PROMPT → Down to the final line, reproduce the entries that follow exactly.

━━━━━━━━━━━━━━━━━━━━━━━━━━━━━━

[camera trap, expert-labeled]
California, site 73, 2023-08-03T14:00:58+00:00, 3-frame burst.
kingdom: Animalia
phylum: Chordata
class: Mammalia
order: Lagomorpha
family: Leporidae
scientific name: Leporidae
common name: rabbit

━━━━━━━━━━━━━━━━━━━━━━━━━━━━━━

EXPECTED ANSWER →
[camera trap, expert-labeled]
California, site 73, 2023-08-03T14:00:58+00:00, 3-frame burst.
kingdom: Animalia
phylum: Chordata
class: Mammalia
order: Lagomorpha
family: Leporidae
scientific name: Leporidae
common name: rabbit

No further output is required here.